Contact stability

Contact

class pymanoid.contact.Contact(shape, pos=None, rpy=None, pose=None, friction=None, color='r', link=None, slab_thickness=0.01)

Rectangular contact surface.

Parameters:
  • shape ((scalar, scalar)) – Surface dimensions (half-length, half-width) in [m].
  • pos (ndarray) – Contact position in world frame.
  • rpy (ndarray) – Contact orientation in world frame.
  • pose (ndarray) – Initial pose. Supersedes pos and rpy if they are provided at the same time.
  • friction (scalar) – Static friction coefficient.
  • color (char, optional) – Color code in matplotlib convention (‘b’ for blue, ‘g’ for green, ...).
  • link (body.Manipulator, optional) – Robot link frame in contact.
  • slab_thickness (scalar, optional) – Thickness of the contact slab displayed in the GUI, in [m].
  • max_pressure (scalar, optional) – Maximum pressure on contact.

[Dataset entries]
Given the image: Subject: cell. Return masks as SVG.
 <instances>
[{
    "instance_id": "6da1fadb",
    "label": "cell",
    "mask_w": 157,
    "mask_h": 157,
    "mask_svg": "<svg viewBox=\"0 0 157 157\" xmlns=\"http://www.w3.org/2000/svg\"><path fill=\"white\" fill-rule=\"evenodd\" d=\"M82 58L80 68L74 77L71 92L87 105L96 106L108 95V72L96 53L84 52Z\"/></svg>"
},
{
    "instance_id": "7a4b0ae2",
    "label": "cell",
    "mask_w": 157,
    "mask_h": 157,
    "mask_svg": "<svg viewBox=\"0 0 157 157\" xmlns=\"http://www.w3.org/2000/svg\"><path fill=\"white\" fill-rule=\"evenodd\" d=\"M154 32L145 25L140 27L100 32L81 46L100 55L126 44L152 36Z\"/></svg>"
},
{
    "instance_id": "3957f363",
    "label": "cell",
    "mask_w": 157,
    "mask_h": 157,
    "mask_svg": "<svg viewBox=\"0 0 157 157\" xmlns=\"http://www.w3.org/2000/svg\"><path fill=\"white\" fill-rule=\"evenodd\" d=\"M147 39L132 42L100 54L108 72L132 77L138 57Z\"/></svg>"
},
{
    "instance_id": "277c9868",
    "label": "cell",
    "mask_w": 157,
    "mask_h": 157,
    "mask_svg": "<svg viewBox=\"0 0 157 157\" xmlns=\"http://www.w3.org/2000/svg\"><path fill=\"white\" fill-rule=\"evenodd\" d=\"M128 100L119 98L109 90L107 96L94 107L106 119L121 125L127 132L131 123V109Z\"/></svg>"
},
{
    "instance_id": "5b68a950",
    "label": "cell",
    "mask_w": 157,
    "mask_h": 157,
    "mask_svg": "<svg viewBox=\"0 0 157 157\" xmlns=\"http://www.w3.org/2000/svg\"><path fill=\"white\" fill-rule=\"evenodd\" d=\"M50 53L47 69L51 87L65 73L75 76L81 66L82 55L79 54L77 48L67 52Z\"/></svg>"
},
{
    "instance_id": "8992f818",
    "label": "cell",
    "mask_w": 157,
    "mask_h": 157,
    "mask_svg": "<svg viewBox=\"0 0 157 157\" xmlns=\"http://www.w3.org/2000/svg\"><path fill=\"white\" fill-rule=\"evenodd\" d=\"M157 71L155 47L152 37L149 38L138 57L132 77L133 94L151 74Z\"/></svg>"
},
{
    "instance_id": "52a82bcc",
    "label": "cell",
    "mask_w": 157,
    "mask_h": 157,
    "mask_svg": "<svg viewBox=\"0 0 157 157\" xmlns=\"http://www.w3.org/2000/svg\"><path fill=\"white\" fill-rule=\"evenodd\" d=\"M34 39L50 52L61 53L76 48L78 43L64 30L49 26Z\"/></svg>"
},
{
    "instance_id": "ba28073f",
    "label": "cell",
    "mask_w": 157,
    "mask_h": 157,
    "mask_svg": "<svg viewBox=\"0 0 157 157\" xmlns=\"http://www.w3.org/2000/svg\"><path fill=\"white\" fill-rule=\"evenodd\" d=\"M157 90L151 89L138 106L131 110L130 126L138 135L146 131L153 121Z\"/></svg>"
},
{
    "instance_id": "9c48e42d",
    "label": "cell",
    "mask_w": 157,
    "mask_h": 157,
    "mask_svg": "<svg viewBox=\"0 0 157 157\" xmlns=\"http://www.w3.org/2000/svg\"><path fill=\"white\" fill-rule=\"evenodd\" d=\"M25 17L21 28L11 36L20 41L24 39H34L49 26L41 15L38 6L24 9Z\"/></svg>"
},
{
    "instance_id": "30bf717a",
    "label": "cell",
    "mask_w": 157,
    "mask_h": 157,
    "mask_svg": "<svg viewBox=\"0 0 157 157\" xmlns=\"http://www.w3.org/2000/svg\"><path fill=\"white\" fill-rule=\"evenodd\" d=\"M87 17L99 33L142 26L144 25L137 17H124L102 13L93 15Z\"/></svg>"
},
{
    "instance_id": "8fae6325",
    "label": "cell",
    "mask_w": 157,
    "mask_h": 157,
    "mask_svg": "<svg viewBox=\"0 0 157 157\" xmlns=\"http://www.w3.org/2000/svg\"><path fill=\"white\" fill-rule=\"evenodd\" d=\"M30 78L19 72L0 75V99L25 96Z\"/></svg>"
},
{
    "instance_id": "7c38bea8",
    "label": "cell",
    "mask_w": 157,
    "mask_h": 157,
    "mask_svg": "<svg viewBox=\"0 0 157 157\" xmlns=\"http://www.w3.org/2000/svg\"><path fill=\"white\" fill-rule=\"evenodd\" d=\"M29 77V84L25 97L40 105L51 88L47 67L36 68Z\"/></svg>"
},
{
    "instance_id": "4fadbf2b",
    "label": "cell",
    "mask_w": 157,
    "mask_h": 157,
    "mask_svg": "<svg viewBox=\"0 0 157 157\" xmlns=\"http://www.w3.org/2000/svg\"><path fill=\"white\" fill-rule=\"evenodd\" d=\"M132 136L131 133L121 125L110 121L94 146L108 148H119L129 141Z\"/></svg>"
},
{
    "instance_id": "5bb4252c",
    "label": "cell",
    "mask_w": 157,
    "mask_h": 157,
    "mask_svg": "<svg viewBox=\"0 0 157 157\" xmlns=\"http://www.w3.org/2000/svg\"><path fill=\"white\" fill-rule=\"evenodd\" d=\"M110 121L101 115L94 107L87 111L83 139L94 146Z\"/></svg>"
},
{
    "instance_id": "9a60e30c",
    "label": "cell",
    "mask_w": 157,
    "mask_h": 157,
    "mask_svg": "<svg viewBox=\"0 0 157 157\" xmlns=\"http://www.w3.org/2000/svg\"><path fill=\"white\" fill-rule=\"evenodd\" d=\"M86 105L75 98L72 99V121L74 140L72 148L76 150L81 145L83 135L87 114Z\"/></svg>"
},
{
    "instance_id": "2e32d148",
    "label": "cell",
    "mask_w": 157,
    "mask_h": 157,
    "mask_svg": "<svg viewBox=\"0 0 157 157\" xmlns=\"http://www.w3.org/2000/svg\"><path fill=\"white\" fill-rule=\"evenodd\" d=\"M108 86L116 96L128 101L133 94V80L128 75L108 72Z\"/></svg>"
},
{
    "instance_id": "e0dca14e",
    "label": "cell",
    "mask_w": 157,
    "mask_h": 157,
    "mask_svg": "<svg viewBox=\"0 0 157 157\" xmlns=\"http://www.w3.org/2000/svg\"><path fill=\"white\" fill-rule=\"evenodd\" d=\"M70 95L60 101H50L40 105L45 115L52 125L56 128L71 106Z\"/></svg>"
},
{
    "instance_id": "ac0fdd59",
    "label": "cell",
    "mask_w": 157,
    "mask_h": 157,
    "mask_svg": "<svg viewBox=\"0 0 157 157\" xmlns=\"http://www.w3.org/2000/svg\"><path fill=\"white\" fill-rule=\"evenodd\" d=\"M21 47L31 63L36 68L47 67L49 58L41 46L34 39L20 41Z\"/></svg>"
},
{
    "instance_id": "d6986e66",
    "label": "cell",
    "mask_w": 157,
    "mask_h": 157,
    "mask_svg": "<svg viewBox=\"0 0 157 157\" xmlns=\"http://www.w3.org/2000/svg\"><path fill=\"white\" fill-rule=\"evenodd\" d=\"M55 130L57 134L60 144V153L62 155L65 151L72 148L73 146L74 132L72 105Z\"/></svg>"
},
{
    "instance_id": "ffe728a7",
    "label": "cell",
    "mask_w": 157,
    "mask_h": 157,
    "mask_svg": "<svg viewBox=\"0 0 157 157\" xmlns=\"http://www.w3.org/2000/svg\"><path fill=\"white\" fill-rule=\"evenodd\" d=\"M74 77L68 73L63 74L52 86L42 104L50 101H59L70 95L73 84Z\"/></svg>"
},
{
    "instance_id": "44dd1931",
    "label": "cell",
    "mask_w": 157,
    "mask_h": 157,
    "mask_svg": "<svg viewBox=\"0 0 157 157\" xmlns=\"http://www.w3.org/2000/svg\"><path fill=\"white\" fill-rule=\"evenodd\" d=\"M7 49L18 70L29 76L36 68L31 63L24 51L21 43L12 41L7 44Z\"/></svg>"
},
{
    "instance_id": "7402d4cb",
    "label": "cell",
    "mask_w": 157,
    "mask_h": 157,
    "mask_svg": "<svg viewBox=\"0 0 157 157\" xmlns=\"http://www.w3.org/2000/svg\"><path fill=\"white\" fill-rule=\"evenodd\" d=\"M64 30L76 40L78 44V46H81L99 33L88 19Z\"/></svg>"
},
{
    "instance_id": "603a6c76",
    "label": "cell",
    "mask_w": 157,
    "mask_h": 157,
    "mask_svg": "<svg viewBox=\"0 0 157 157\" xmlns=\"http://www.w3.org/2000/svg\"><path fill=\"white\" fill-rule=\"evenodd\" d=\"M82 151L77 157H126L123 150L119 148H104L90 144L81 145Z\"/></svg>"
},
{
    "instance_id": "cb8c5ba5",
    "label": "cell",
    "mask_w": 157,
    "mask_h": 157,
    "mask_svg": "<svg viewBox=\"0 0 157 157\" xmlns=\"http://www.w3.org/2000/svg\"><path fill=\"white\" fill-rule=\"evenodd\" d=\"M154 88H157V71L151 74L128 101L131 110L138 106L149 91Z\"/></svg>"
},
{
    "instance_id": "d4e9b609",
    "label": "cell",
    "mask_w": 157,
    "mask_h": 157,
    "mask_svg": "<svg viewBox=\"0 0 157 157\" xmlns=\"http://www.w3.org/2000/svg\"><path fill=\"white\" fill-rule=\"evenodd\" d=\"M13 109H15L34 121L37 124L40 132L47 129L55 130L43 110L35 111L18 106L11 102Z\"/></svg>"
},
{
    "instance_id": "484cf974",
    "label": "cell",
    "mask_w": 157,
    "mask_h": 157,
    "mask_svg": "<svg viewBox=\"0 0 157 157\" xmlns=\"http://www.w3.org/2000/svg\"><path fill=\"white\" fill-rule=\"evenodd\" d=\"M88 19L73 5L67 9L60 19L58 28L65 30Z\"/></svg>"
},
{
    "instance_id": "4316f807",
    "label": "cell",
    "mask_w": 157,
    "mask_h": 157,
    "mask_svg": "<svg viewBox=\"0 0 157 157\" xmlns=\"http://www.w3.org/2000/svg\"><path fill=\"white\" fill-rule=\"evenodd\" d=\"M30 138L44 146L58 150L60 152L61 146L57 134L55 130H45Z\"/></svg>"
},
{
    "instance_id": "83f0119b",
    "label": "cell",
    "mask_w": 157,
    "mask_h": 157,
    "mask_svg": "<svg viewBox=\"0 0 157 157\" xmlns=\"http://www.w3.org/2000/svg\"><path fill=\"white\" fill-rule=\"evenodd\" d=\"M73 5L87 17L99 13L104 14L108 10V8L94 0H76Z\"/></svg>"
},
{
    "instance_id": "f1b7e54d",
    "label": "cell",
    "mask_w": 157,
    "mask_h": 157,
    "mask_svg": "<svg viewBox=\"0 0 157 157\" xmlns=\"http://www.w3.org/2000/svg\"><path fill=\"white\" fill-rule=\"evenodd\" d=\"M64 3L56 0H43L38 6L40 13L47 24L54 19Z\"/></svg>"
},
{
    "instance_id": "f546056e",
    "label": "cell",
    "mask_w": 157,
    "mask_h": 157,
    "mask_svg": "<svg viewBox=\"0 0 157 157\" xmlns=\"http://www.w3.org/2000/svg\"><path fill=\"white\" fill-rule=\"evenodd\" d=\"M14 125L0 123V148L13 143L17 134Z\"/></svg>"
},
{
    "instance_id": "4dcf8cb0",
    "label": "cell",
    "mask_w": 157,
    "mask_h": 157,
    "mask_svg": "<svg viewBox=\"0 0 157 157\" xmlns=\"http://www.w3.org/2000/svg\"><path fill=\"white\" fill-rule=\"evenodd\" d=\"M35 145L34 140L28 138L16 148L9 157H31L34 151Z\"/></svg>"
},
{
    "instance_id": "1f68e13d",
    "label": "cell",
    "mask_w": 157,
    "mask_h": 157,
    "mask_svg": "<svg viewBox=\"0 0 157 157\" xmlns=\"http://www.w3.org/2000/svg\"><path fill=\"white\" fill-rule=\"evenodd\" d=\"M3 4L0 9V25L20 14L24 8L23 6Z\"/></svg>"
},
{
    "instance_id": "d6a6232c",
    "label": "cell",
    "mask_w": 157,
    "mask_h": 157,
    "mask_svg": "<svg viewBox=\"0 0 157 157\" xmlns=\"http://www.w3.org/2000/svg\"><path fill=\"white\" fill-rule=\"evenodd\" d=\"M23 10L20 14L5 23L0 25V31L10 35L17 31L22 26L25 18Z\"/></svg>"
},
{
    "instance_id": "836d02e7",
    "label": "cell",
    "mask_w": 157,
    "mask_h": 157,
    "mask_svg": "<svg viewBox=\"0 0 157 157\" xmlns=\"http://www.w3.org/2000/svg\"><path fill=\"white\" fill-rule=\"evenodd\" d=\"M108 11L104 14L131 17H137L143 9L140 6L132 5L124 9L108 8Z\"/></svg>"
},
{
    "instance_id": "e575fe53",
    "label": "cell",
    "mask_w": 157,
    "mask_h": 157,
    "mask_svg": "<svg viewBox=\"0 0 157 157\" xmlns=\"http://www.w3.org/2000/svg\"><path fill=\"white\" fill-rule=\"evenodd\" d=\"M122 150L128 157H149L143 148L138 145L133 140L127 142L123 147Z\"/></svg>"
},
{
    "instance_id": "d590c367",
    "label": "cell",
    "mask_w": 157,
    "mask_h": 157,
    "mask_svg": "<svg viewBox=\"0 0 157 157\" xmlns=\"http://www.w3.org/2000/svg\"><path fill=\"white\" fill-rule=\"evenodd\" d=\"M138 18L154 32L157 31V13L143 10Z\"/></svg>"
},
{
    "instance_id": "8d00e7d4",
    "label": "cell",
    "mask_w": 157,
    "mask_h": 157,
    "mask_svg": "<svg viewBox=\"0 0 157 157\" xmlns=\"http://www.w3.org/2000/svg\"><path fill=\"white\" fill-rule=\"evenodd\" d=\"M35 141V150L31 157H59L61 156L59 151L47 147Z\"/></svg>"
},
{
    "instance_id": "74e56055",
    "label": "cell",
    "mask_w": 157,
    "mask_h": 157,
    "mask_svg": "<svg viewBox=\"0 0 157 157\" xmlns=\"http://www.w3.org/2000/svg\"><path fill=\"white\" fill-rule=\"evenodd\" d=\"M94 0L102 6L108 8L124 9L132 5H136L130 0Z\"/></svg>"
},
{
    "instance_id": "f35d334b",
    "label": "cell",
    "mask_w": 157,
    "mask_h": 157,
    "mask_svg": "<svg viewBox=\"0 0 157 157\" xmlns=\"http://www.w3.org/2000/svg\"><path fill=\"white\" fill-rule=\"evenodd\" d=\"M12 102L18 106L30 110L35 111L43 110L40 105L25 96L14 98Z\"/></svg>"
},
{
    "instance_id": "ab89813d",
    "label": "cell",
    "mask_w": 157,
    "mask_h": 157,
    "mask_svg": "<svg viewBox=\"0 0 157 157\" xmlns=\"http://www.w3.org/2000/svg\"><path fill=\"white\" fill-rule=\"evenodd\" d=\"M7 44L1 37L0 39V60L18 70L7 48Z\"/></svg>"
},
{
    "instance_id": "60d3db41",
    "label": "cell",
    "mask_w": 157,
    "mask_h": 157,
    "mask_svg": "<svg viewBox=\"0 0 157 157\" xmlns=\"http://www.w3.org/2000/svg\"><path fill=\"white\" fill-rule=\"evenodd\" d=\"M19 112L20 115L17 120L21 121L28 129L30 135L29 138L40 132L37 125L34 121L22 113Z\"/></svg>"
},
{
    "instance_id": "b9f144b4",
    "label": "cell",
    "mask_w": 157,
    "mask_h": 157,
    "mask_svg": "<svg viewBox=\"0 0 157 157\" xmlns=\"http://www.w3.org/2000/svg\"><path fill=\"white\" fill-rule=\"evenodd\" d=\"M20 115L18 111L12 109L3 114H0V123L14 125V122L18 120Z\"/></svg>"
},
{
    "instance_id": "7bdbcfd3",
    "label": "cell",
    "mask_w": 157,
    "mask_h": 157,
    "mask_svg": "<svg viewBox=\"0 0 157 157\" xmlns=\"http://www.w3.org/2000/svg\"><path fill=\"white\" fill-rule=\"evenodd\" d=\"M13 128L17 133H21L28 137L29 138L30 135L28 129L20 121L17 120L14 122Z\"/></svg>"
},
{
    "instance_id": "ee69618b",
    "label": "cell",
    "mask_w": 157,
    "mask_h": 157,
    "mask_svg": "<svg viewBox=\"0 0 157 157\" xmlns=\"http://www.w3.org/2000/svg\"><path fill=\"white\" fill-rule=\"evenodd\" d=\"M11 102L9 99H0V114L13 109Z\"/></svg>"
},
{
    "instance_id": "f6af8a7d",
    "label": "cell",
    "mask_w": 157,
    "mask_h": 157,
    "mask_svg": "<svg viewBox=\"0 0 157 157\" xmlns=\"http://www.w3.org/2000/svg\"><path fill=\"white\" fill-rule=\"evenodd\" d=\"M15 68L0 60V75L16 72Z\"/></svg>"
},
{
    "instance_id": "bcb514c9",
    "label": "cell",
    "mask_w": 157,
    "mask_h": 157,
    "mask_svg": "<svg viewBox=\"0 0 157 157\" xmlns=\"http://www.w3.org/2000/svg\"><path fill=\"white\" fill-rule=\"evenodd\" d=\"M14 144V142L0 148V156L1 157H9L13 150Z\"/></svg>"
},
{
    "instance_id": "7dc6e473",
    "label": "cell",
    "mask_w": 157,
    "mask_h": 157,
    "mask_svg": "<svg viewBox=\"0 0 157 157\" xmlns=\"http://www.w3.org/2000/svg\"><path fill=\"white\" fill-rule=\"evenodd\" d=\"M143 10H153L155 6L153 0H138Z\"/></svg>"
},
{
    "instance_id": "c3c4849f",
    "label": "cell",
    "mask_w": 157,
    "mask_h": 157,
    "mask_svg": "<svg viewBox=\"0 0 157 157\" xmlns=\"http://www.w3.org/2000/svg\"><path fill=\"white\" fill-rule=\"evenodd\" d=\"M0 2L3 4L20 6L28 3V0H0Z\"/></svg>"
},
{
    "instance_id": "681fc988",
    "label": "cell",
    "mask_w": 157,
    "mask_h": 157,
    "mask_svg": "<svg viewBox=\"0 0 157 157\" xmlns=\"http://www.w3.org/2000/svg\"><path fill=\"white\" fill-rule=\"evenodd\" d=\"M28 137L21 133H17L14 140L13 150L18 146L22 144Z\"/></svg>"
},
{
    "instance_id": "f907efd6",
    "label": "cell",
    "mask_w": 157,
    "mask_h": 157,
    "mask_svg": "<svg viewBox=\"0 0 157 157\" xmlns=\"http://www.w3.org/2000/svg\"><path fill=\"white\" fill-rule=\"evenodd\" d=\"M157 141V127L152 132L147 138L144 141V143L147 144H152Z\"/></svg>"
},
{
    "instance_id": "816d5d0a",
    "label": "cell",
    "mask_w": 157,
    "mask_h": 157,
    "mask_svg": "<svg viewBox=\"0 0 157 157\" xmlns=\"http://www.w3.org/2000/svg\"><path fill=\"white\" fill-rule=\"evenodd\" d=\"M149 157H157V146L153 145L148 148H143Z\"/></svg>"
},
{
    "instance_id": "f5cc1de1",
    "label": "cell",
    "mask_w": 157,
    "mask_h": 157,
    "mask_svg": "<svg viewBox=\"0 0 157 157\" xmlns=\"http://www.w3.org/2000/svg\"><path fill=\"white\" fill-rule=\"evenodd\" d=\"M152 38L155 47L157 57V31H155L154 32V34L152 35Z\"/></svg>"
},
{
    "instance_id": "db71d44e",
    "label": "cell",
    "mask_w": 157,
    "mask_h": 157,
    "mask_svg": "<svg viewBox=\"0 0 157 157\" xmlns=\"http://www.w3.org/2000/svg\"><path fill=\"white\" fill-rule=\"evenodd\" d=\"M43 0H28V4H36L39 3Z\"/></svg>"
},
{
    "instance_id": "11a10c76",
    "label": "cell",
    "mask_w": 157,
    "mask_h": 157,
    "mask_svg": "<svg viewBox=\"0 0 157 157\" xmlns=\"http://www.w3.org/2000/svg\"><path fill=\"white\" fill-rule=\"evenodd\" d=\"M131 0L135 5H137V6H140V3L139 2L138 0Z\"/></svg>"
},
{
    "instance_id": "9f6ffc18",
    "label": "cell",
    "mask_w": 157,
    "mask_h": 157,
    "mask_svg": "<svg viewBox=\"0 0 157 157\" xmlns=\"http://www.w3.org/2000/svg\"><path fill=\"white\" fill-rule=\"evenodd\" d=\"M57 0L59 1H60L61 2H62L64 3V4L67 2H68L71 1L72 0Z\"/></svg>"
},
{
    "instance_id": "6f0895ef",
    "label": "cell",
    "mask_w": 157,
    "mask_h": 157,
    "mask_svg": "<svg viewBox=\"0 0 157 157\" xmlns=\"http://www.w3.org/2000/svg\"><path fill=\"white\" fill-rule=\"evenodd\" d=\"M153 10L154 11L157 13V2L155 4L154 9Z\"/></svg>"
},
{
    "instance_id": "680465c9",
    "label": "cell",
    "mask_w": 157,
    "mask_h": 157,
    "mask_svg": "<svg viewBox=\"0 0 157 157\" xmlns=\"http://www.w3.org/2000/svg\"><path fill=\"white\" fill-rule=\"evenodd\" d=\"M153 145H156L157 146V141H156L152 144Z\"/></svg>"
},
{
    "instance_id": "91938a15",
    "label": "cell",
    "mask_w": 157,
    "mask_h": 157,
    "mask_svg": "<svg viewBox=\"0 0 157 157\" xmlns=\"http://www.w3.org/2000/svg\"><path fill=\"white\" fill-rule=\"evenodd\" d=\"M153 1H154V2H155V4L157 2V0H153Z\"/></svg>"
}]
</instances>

## YOUR GOAL
In the Contact class documentation, what does the friction parameter specify? Rely only on the Contact class documentation.

## EXPECTED ANSWER
The static friction coefficient.